%%

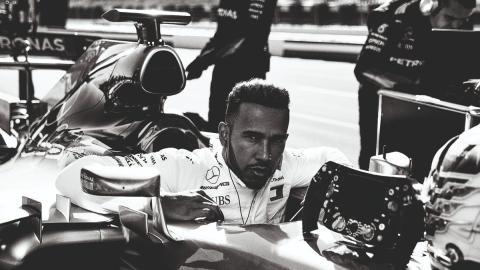 Lewis Hamilton renueva con Mercedes hasta 2020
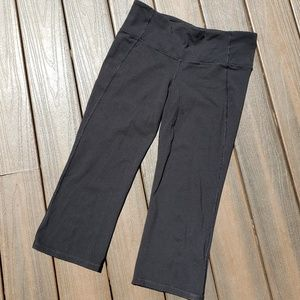Lululemon Relaxed Fit Capris Black Size 10 Large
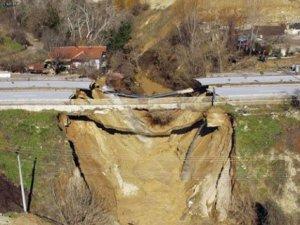 Yol ikiye ayrıldı: 400 yıllık köprü ile 200 yıllık değirmen yıkıldı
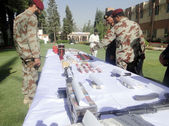 Balochistan Frontier Corps Inspector General, Major General Muhammad Ejaz Shahid inspects seized explosives material and weapons that were recovered by FC officials — Stock Photo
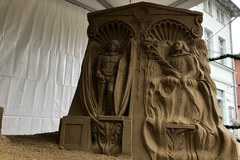 Kilkadziesiąt ton piasku i gliny… Zobaczcie niezwykłą bożonarodzeniową szopkę z Gdańska!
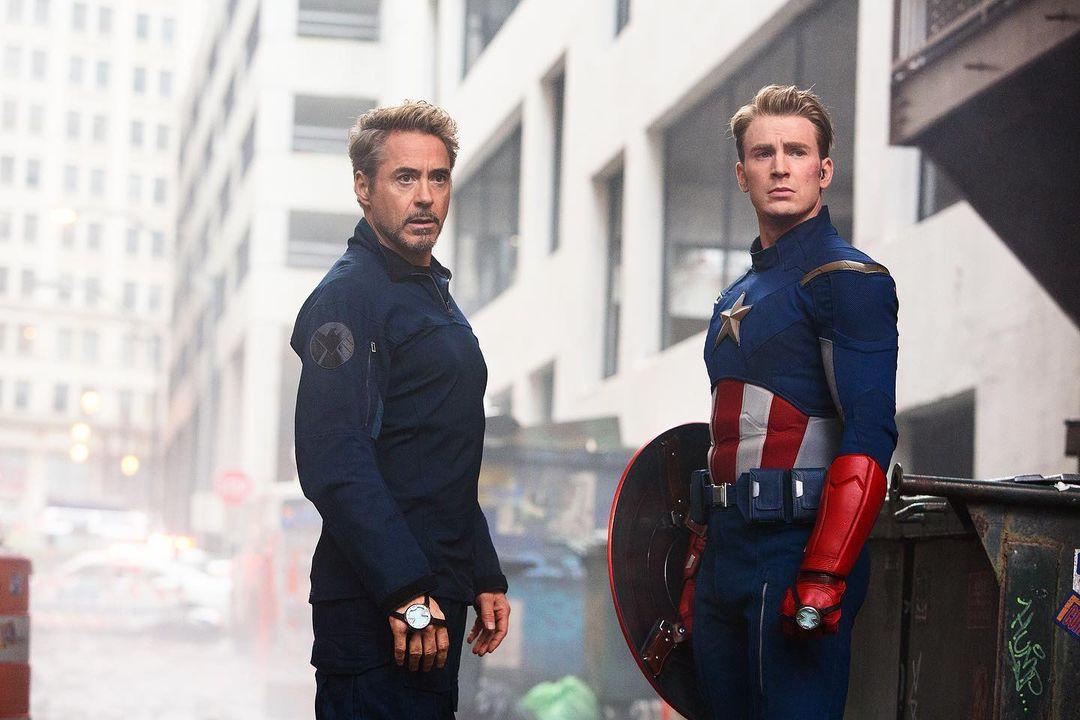 Robert Downey Jr. como Tony Stark/Iron Man y Chris Evans como Steve Rogers/Captain America en el set de Avengers: Endgame (2019). Imagen: Chuck Zlotnick Instagram (@chuckzlotnick).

%%

Instructions to follow: Your answer must be the lines from the one containing "Kilkadziesiąt ton piasku" through the last line of the records, copied exactly, with no pictures.

Expected answer:
 Kilkadziesiąt ton piasku i gliny… Zobaczcie niezwykłą bożonarodzeniową szopkę z Gdańska!
 Robert Downey Jr. como Tony Stark/Iron Man y Chris Evans como Steve Rogers/Captain America en el set de Avengers: Endgame (2019). Imagen: Chuck Zlotnick Instagram (@chuckzlotnick).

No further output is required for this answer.